# TASK ITEM
When you copy the data, keep every word exactly as it is and leave the pictures out.

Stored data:
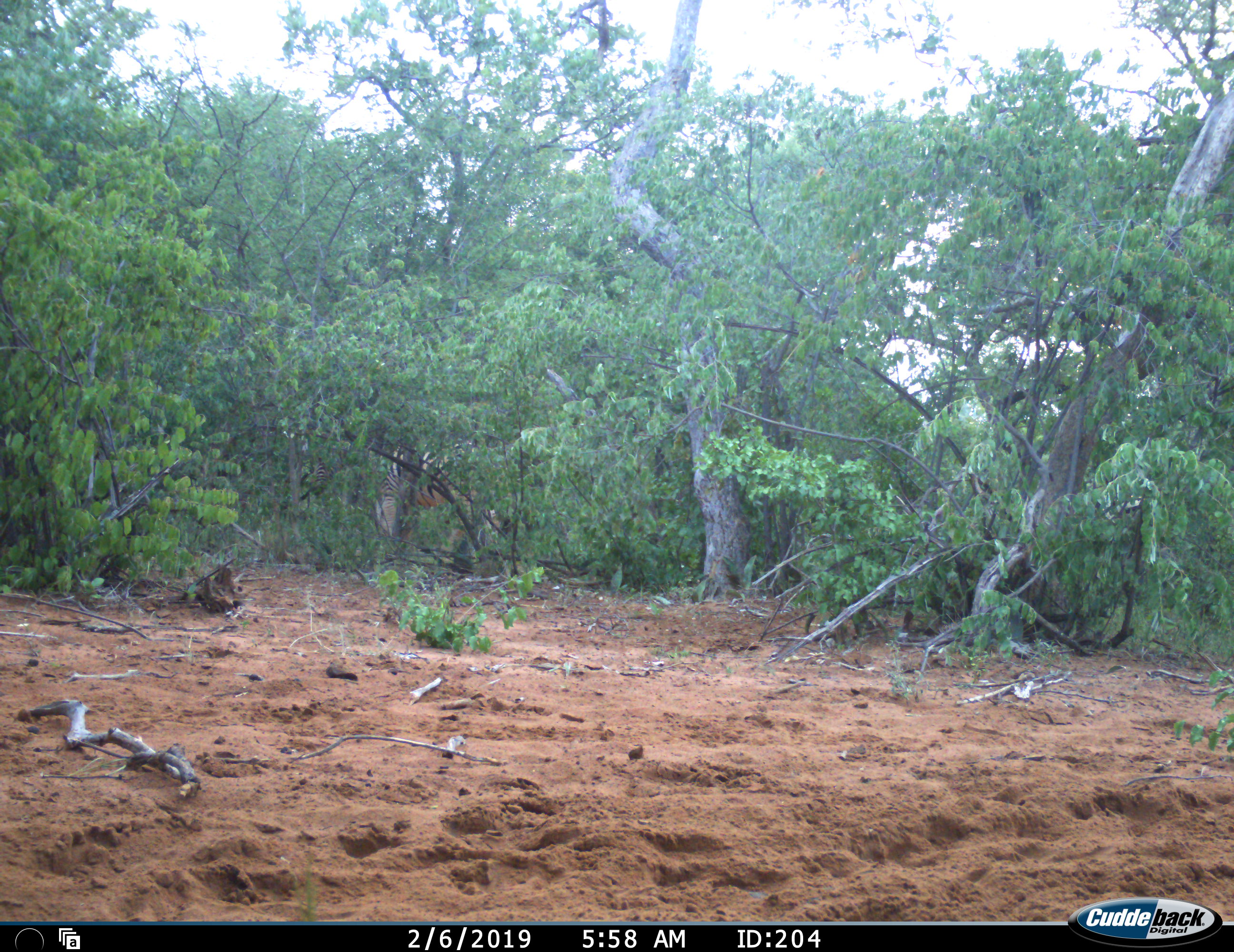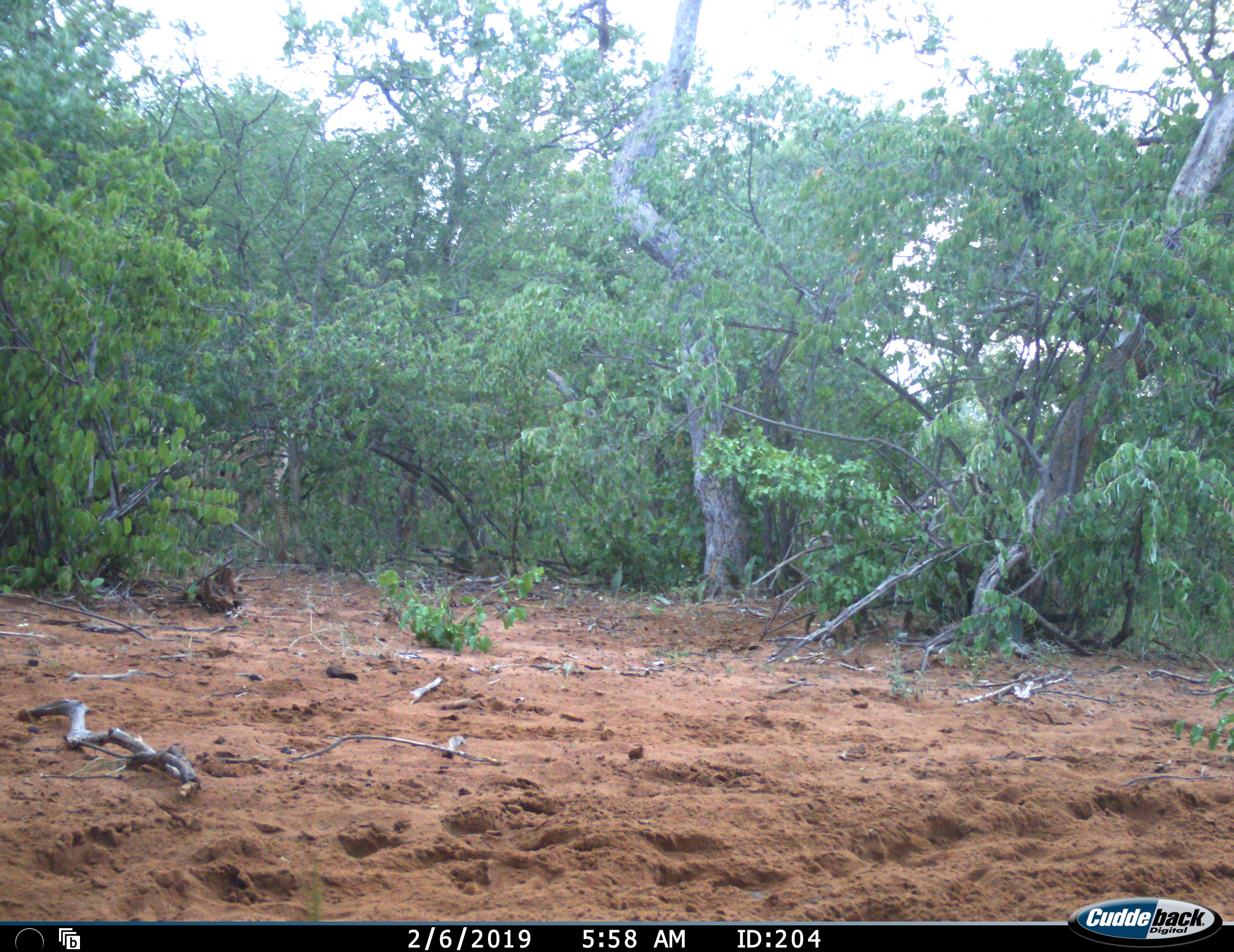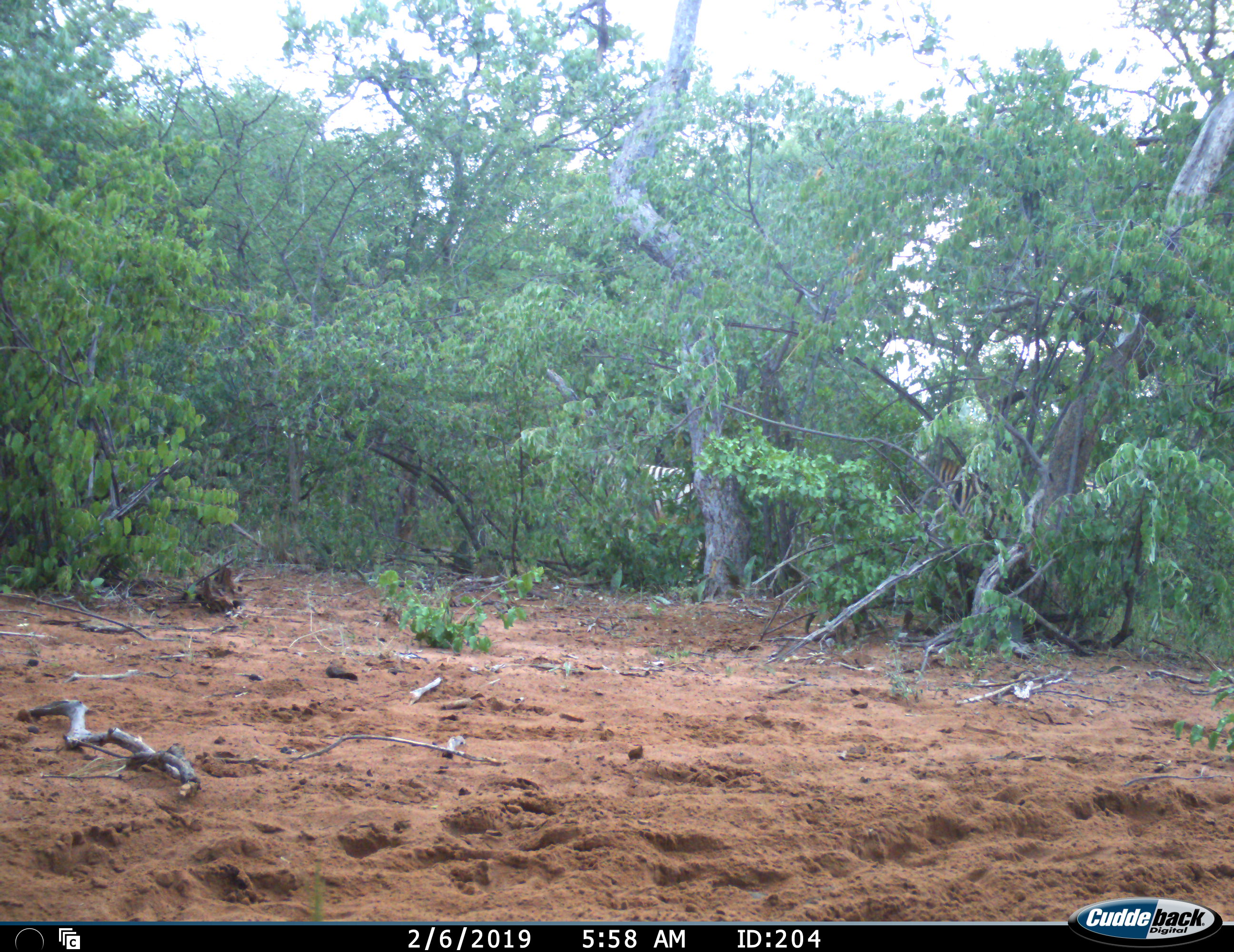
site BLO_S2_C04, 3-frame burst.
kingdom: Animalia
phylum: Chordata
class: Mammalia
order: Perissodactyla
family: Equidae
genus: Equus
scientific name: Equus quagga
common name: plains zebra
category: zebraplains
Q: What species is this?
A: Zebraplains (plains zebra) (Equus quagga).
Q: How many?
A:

# RESULT OF THIS EXERCISE
site BLO_S2_C04, 3-frame burst.
kingdom: Animalia
phylum: Chordata
class: Mammalia
order: Perissodactyla
family: Equidae
genus: Equus
scientific name: Equus quagga
common name: plains zebra
category: zebraplains
Q: What species is this?
A: Zebraplains (plains zebra) (Equus quagga).
Q: How many?
A:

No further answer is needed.